Coolness being in the eye of the beholder, I can't tell you whether that pays off, but for my tastes, this includes some of the most delightful over-the-top excesses of action in any Anderson film. The opening scene, in particular, might very well be the single best thing he's ever directed, a nighttime assault between a giant beast and some sort of fantasy/sci-fi sand boat, oscillating wildly between shot scales and positions, in the nearly complete dark, and still entirely legible, and with Haslinger's music bellowing alongside it, pretty exciting, too. It sets a high bar that the film doesn't come remotely close to clearing until the team has been killed; the film's obvious strength, besides its tasteless indulgence in spectacular CGI, is the interplay between Jovovich, Jaa, and Perlman, three actors who understand that the game here is to simply turn on the movie star charisma and just have a good, goofy time joking around and snarling as they brandish weapons. So it's really only once the film starts to play around with all three of them that it really clicks.

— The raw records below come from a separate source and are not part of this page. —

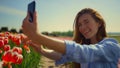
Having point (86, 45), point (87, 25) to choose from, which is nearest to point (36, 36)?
point (86, 45)

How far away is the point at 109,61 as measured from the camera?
2.81 meters

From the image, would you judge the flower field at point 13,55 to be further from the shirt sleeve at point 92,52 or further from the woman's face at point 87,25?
the shirt sleeve at point 92,52

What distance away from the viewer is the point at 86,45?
2529 millimetres

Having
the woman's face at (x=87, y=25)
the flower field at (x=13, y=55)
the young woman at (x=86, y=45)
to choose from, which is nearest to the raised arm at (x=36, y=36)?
the young woman at (x=86, y=45)

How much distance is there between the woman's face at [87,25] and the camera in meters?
3.17

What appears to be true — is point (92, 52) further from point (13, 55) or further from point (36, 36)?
point (13, 55)

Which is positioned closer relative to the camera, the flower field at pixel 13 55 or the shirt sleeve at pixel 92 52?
the shirt sleeve at pixel 92 52

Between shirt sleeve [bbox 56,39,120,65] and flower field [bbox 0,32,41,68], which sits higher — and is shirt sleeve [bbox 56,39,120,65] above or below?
above

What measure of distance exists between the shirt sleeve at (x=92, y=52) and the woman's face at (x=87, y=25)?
321 millimetres

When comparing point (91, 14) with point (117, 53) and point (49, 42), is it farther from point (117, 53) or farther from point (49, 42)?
point (49, 42)

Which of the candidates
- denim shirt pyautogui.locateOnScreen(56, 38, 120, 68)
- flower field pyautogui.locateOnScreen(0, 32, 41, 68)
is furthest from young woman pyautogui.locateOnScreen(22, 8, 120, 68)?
flower field pyautogui.locateOnScreen(0, 32, 41, 68)

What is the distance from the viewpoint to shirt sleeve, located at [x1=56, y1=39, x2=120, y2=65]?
7.92 feet

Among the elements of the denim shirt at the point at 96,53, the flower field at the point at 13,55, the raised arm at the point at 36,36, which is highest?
the raised arm at the point at 36,36

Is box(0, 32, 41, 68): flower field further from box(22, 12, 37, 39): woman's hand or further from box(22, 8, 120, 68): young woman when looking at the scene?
box(22, 12, 37, 39): woman's hand
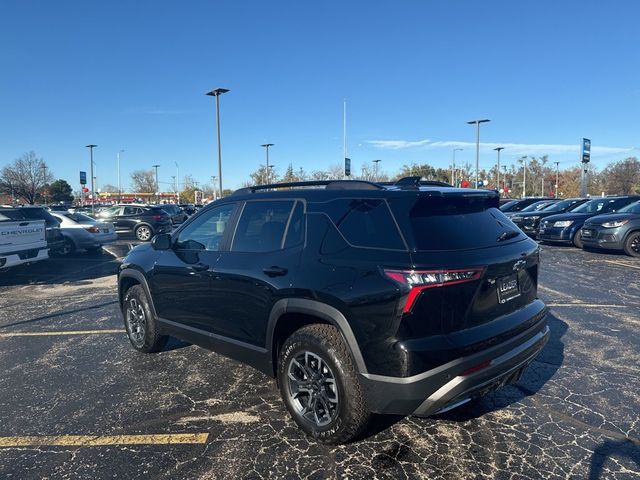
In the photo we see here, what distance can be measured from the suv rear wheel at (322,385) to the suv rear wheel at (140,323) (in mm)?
2103

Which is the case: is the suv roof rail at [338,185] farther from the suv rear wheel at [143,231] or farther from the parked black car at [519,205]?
the parked black car at [519,205]

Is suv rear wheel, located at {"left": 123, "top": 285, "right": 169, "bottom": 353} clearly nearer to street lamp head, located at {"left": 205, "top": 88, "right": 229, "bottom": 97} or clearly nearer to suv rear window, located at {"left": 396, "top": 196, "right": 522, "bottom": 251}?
suv rear window, located at {"left": 396, "top": 196, "right": 522, "bottom": 251}

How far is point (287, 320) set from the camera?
3363mm

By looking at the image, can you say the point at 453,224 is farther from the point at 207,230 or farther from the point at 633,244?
the point at 633,244

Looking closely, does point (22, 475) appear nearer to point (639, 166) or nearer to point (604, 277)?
point (604, 277)

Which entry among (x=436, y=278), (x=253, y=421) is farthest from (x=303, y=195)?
(x=253, y=421)

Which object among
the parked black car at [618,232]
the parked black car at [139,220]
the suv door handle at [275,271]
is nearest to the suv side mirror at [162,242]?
the suv door handle at [275,271]

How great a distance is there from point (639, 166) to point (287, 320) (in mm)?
76597

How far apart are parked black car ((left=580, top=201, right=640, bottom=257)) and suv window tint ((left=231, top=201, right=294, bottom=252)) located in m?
11.6

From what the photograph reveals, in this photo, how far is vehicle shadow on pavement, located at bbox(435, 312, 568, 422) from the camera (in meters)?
3.61

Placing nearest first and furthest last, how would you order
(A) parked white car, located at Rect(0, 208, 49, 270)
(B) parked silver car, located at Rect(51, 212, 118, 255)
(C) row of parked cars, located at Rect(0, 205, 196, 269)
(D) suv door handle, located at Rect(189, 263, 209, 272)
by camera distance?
(D) suv door handle, located at Rect(189, 263, 209, 272), (A) parked white car, located at Rect(0, 208, 49, 270), (C) row of parked cars, located at Rect(0, 205, 196, 269), (B) parked silver car, located at Rect(51, 212, 118, 255)

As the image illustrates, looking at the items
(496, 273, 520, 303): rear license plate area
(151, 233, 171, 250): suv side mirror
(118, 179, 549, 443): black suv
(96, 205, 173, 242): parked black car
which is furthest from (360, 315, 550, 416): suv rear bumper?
(96, 205, 173, 242): parked black car

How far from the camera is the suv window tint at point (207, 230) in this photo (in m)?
4.17

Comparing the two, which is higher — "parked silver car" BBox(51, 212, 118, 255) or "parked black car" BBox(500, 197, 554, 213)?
"parked black car" BBox(500, 197, 554, 213)
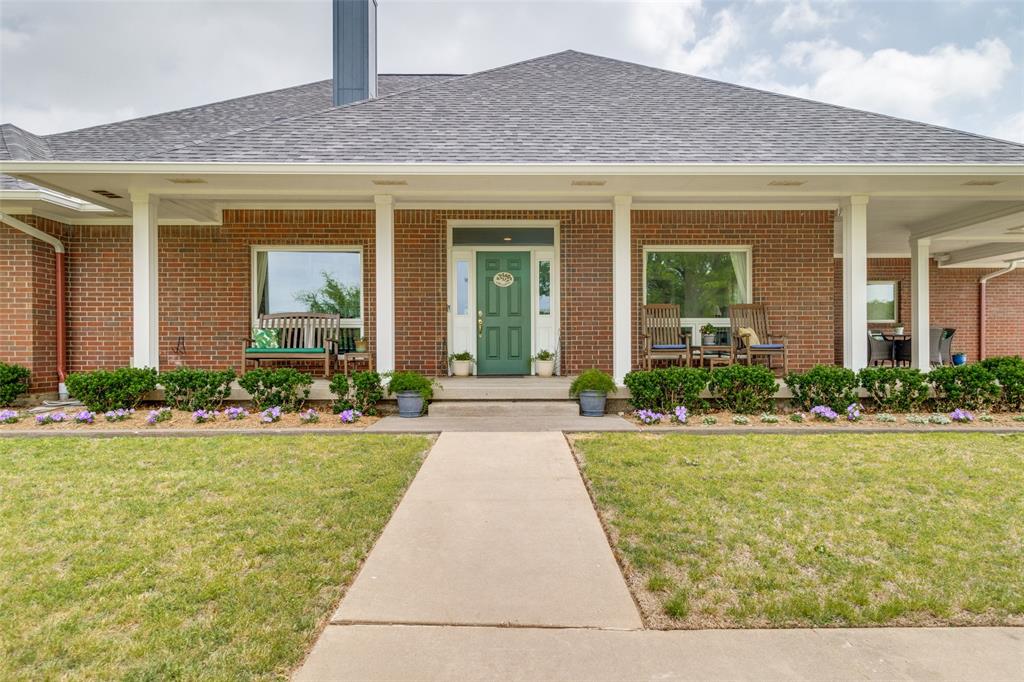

It's also not until pretty far along into the movie that we see any environment other than a mostly featureless desert with bright white sunlight, and this is maybe my single biggest problem with the film. It's pretty much the same thing over and over for nearly all of its running time, and when that thing involves Jovovich and Jaa grinning at each other and pantomiming banter - it speaks both to the film's priorities that it mostly involves two characters who can't speak and so don't ever really talk, and to its strengths that this ends up being charming and fun to watch - it works. When it doesn't, the repetitiveness and lack of real escalation until the very end of the film do become rather noticeable problems. I concede that my star rating is certainly erring on the side of generosity, in this respect. But whatever, when the film works, it works extremely well, and any popcorn movie that's this good at showing off how much the people who made it love what they're doing is worth being generous to.

*To be precise, I can imagine this list, because it is almost precisely my own:
1. Monster Hunter (Anderson, 2020)
2. Mortal Kombat (Anderson, 1995)
3. Resident Evil: Afterlife (Anderson, 2010)
4. Resident Evil: Retribution (Anderson, 2012)
5. Resident Evil (Anderson, 2002)

The only real cheat is that I would probably actually rate Pokémon Detective Pikachu higher than the first Resident Evil. Probably.